SOURCE MATERIAL ▸
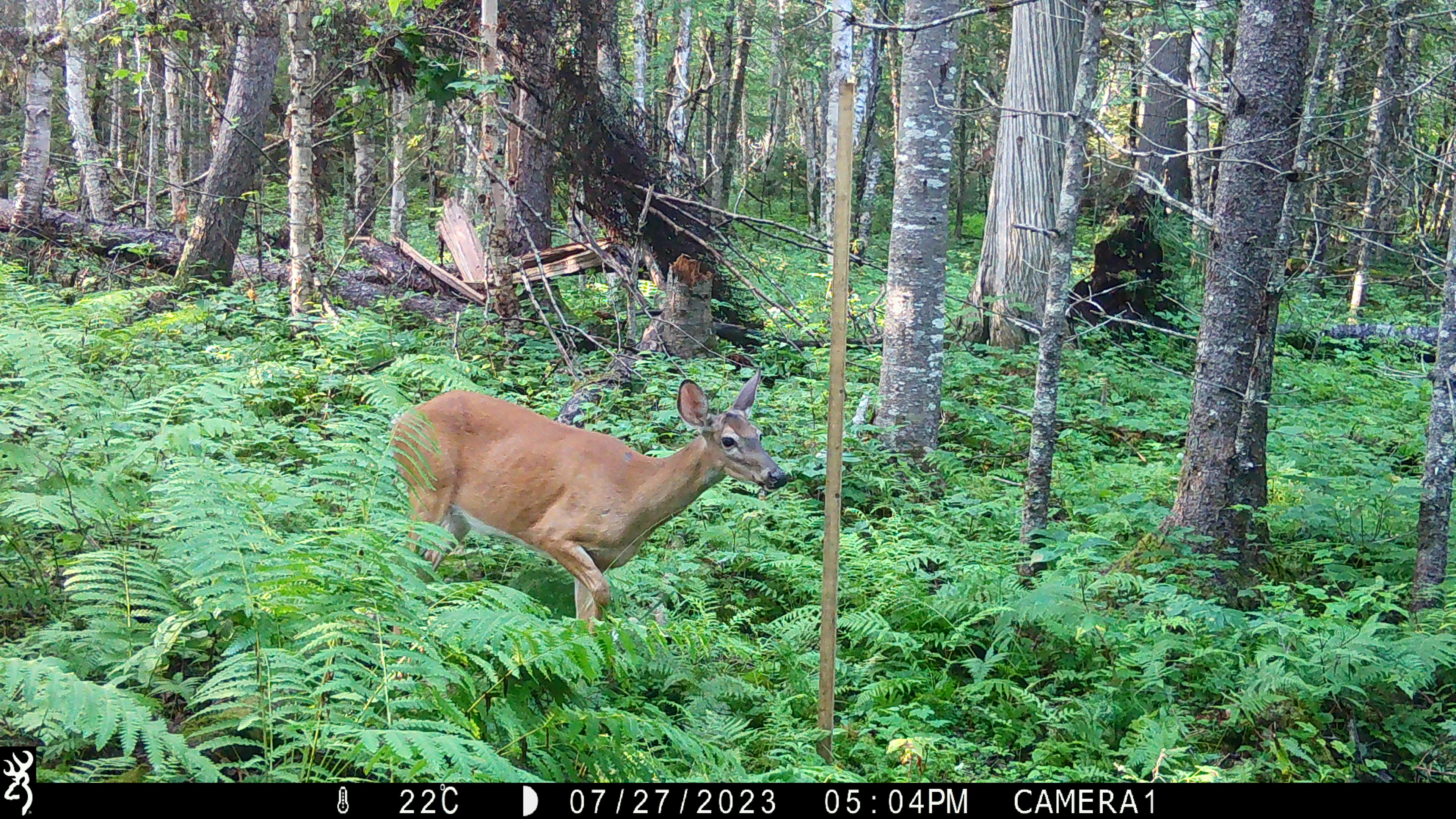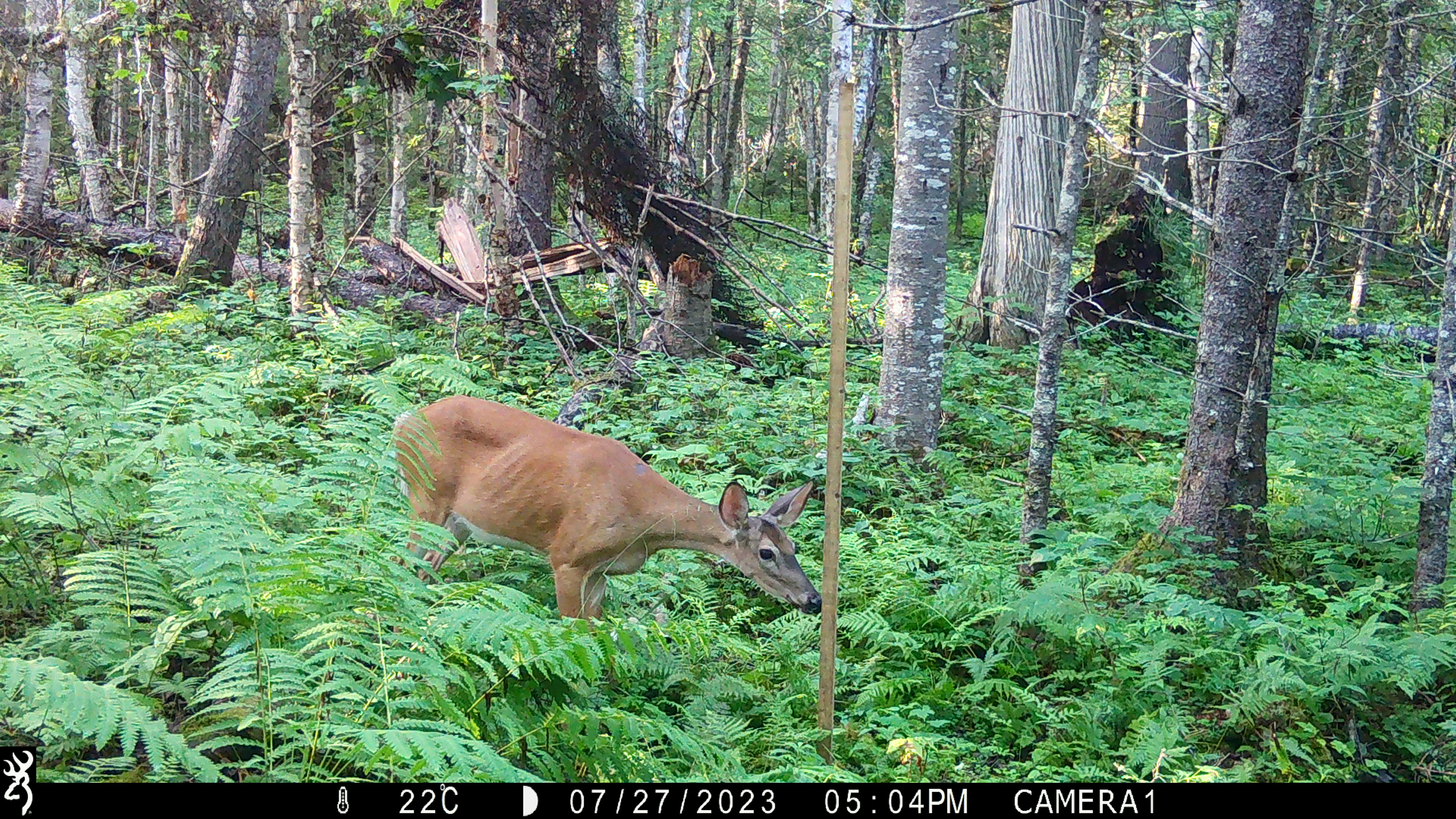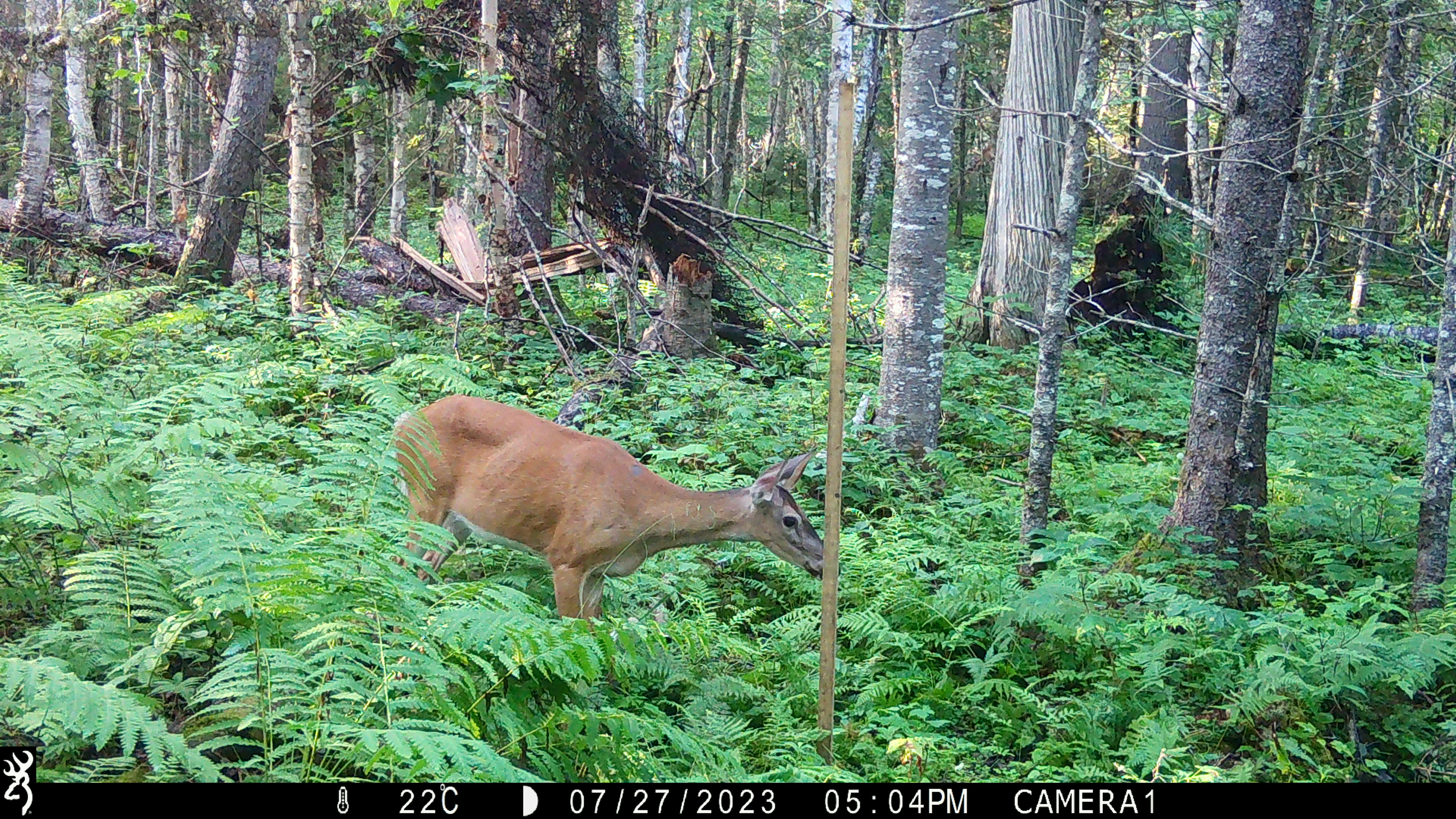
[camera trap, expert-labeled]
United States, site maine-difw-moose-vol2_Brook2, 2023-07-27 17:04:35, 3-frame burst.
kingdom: Animalia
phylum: Chordata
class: Mammalia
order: Artiodactyla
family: Cervidae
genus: Odocoileus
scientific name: Odocoileus virginianus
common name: white-tailed deer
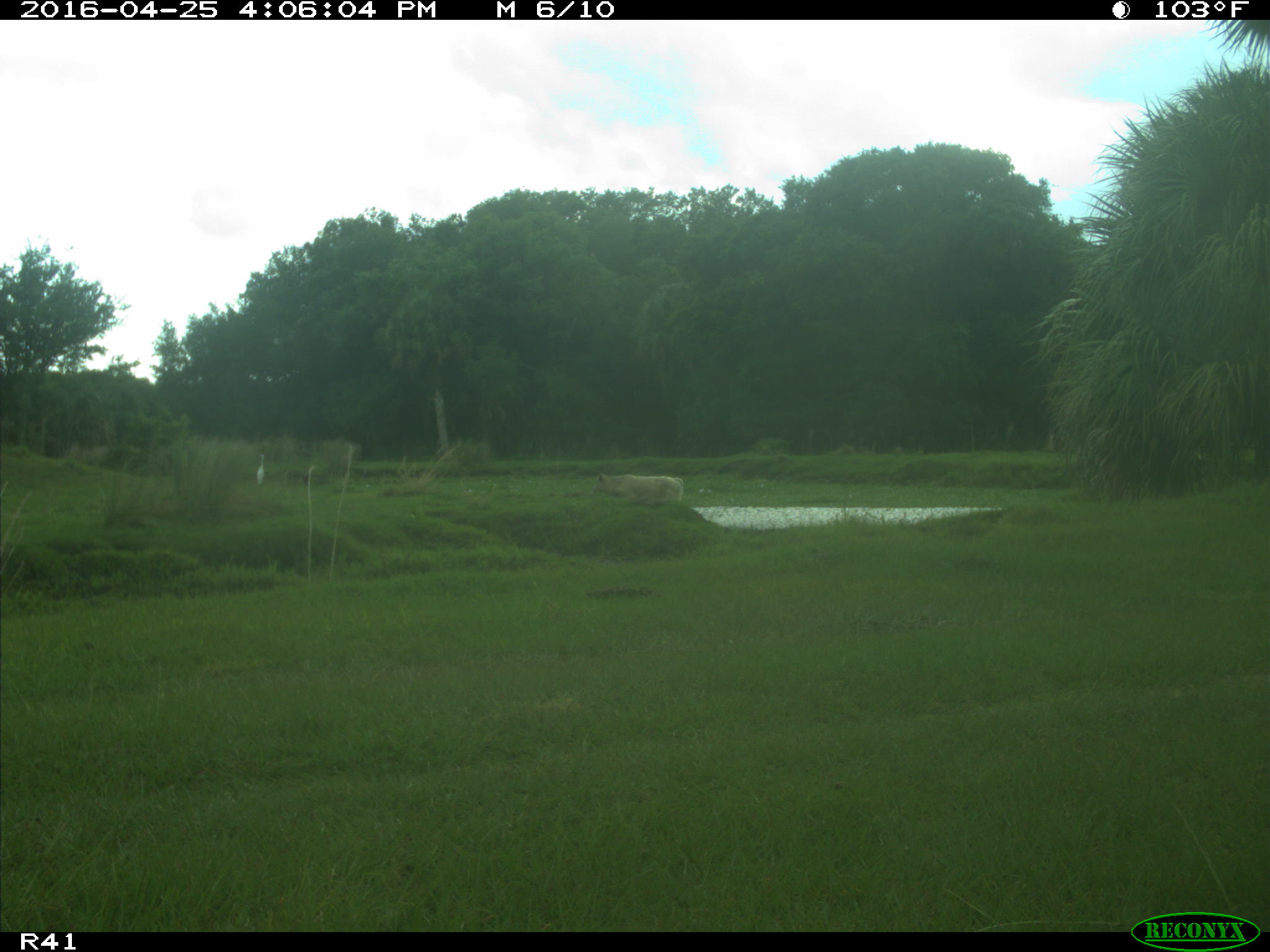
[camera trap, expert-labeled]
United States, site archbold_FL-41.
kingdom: Animalia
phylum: Chordata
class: Mammalia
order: Artiodactyla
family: Bovidae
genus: Bos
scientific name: Bos taurus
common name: domestic cow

WORK REQUIRED ▸
Copy out only the lines beginning at the line with "genus: Odocoileus" and ending at the last line of the entries. Keep them exact; drop pictures.

TASK ANSWER ▸
genus: Odocoileus
scientific name: Odocoileus virginianus
common name: white-tailed deer
[camera trap, expert-labeled]
United States, site archbold_FL-41.
kingdom: Animalia
phylum: Chordata
class: Mammalia
order: Artiodactyla
family: Bovidae
genus: Bos
scientific name: Bos taurus
common name: domestic cow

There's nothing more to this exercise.